How do we manage without overmedicating ourselves? I get to a point where my digestion comes to a HALT! I’ve tried Pepto Bismol, Tums and over the counter medicines to find they aren’t very affective in this situation. Nor a good long term solution. Here are holistic tricks that help me. Please consult your doctor for your specific ailments and what is appropriate for you.

  1. Green Tea: is full of antioxidants. Drink a cup after a meal and it’s soothing warmth will help bring harmony to the digestive process. It has to be green, unflavored and if you must have sweetner use a teaspoon of honey. Fresh loose tea is the best but you can get the same benefits from $1.99 box of green tea from the grocery store.
  2. Avoid Soda with Meals: The sugar, caffeine and carbonation is no friend to digestion. A bubbly, sugary stomach is not what you need when your sensitive. I recommend avoiding soda altogether including diet which contains the same bad stuff plus more chemicals.
  3. Drink Water with Lemon: At room temperature.
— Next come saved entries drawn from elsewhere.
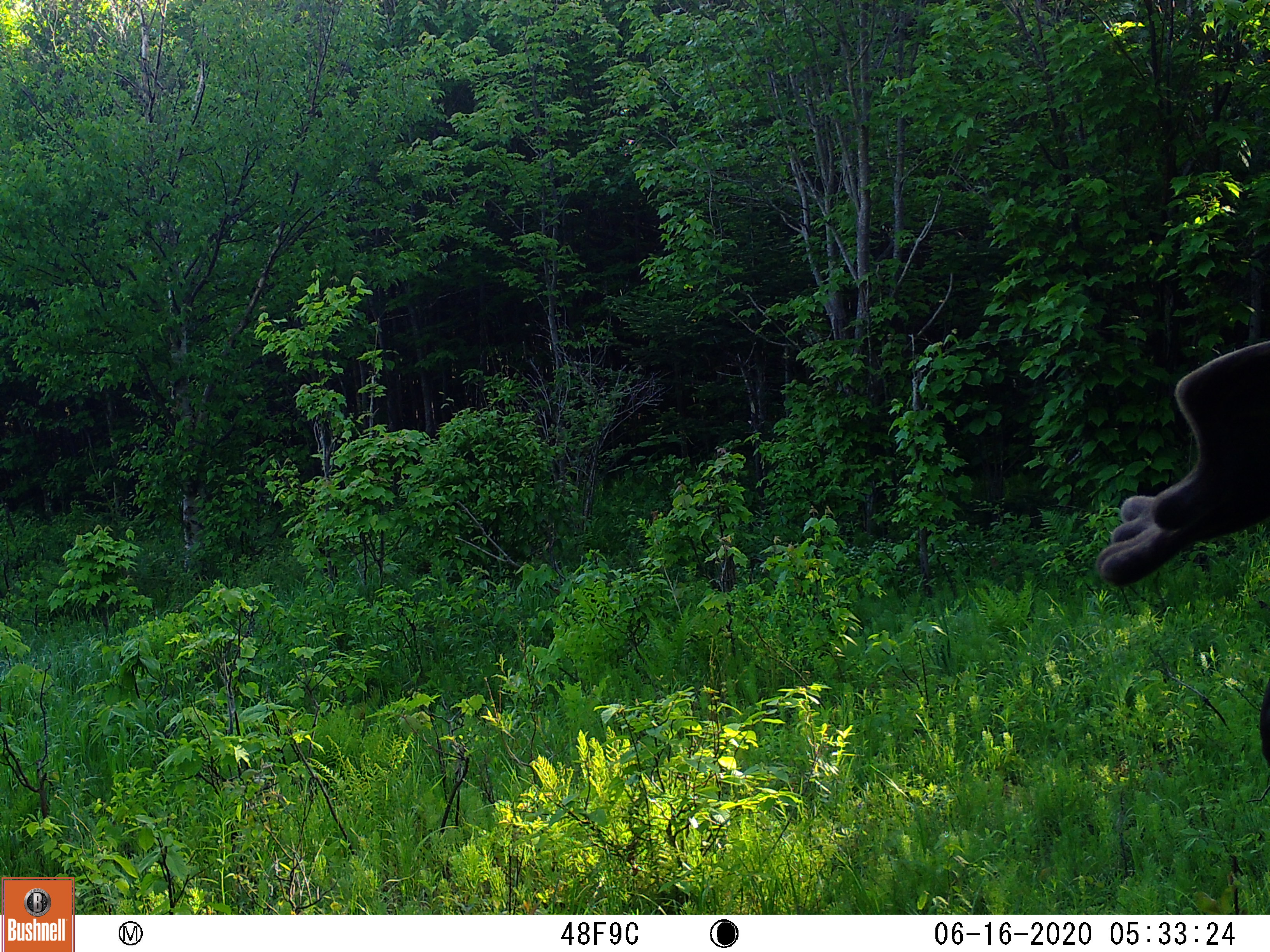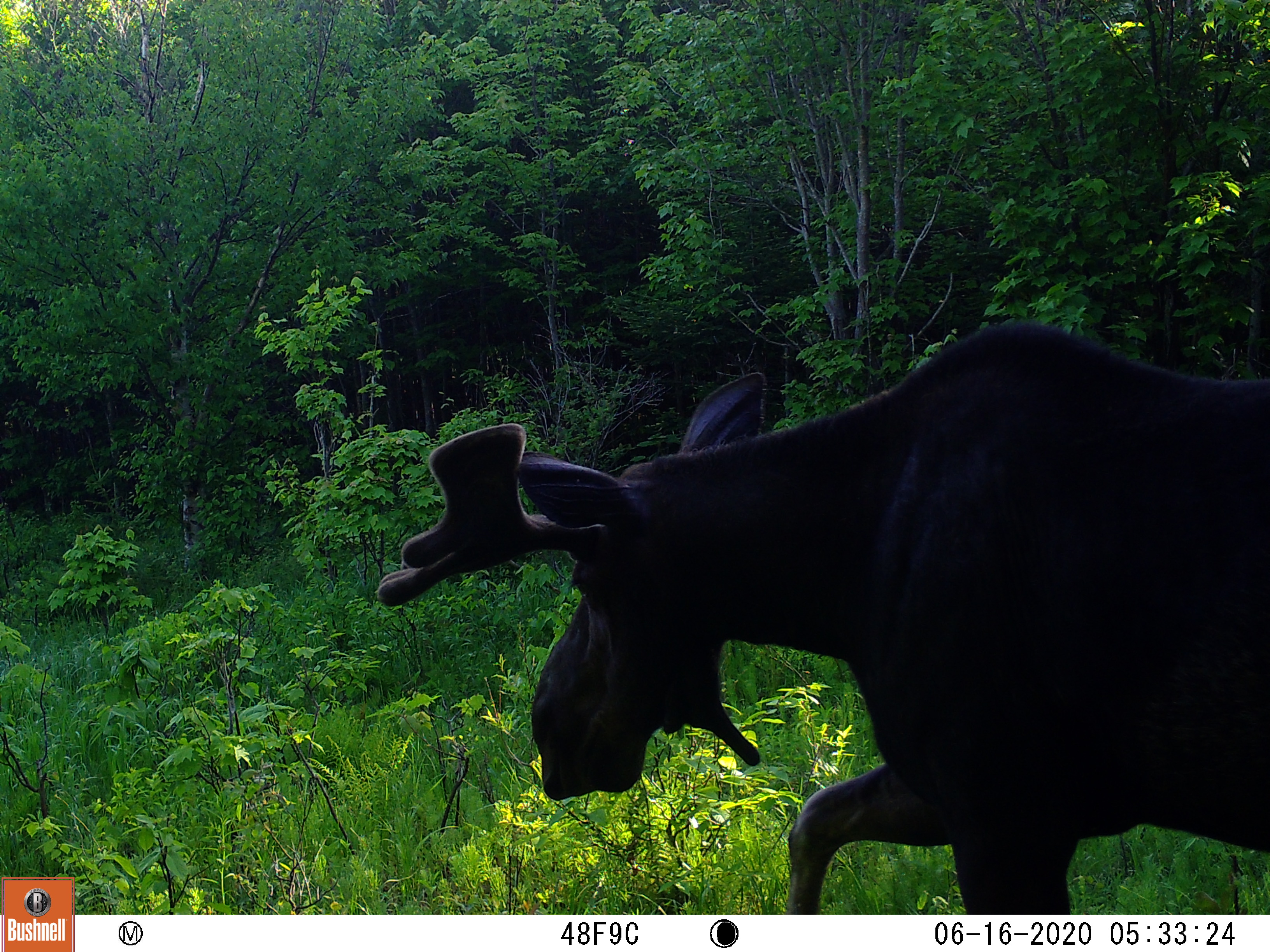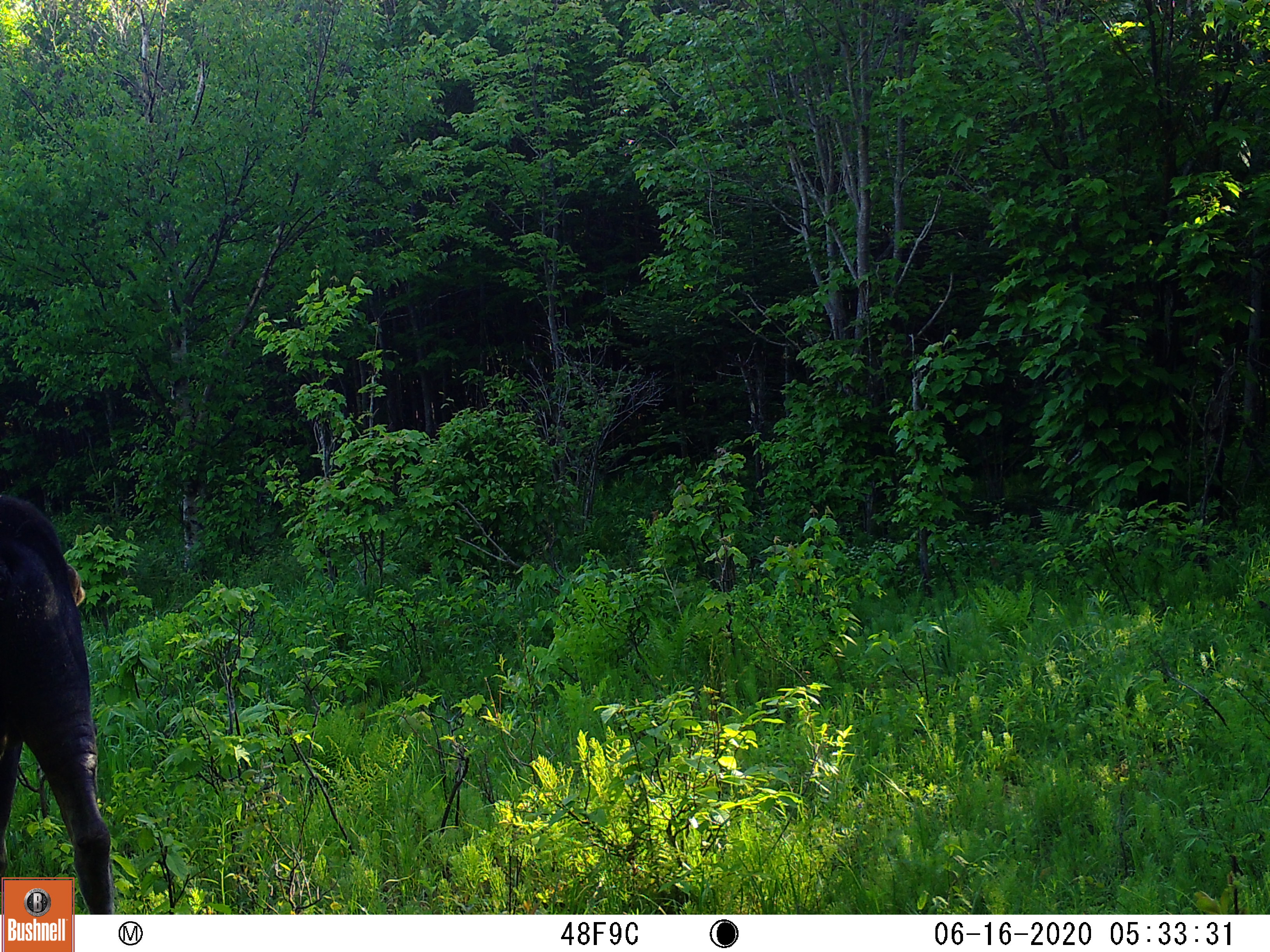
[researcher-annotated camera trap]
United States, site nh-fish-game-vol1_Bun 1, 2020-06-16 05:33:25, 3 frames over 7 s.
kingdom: Animalia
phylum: Chordata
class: Mammalia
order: Artiodactyla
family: Cervidae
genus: Alces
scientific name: Alces alces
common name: moose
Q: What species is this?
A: Moose (Alces alces).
This is good to drink all day and an alternative to soda or sugary drinks with a meal. Something about the lemon and it being room temperature is cleansing and balancing to the digestion track.
  4. Eat More Fiber: A tip from my gastroenterology doctor, and with good reason. I realized my consciousness around gluten resulted in my avoiding foods with fiber (e.g. cereal with fiber etc). Many people, like myself, skip breakfast which is the key meal of the day for fiber consumption (cereal, fruits). I wasn’t getting much at all. I’ve added Metamucil to my daily routine and  this helps digestion slow down so the stomach has time to break down food before it hits the bowel. I also found gluten/lactose free snacks at Trader Joes such as dried fruit fiber bars. Gas = undigested food that your stomach didn’t break down and your intestines are struggling with. More than I ever wanted to know.
  5. Heating Pad: works wonders on a crampy stomach. Not just during your menstrual cycle. It works on stomach aches caused by gas or diarrhea that also experience symptoms of tightness and cramping.
  6. Take a Walk: My family takes after dinner walks and I never understood the benefits of it until adulthood. It gets your blood flowing, your body moving, and in turn your digestion. Even if your having a bad bout, try getting up and taking a walk around the house. It helps, I swear by it!
  7. Processed Foods are the Devil: It’s a hard habit to break. Fast food is delicious, easy, cheap. Boxed macaroni and cheese has warm fuzzies all the way back to childhood. I know. But stop eating it. It will change your life. If the label has more than 5 ingredients and you understand what they are – it’s good. If you see the words high fructose corn syrup, MSG, coloring, and other chemicals that would never show up in your spice cupboard – put it down.
  8. Cut Out Sugar: Eating whole foods will also help you cut down on sugar. I do not mean substituting sugar, stop eating it. Sugar should be a treat, not the fifth food group. This chemical can spin your tummy and your entire body out of balance.
  9. Digestive Enzymes: are a natural way to help break down  proteins, lactose and wheat. I take a daily enzyme with each meal and carry Glutenese as additional defense when I eat out . There are several products out there targeting specific enzymes to food intolerances. They won’t harm your stomach because your system naturally contains them. Opt for this before you grab your next antacid.
  10. Yoga: is more than an exercise routine, it is also therapeutic to your digestive track. Iyengar yoga subscribes an “asana” called Supta Vajrasana. It is a laying pose that should be done with props: bolster/pillow, a blanket, and a belt if available. It looks crazy but I can testify that it is actually very relaxing. Trikonasana is a standing pose that promotes healthy digestion by stretching your side body, organs, and hips. Five minutes of yoga each morning is all you need to feel the benefits.

Nutrition impacts health, disease and our state of being. Stay healthy an take care of your body. It’s important.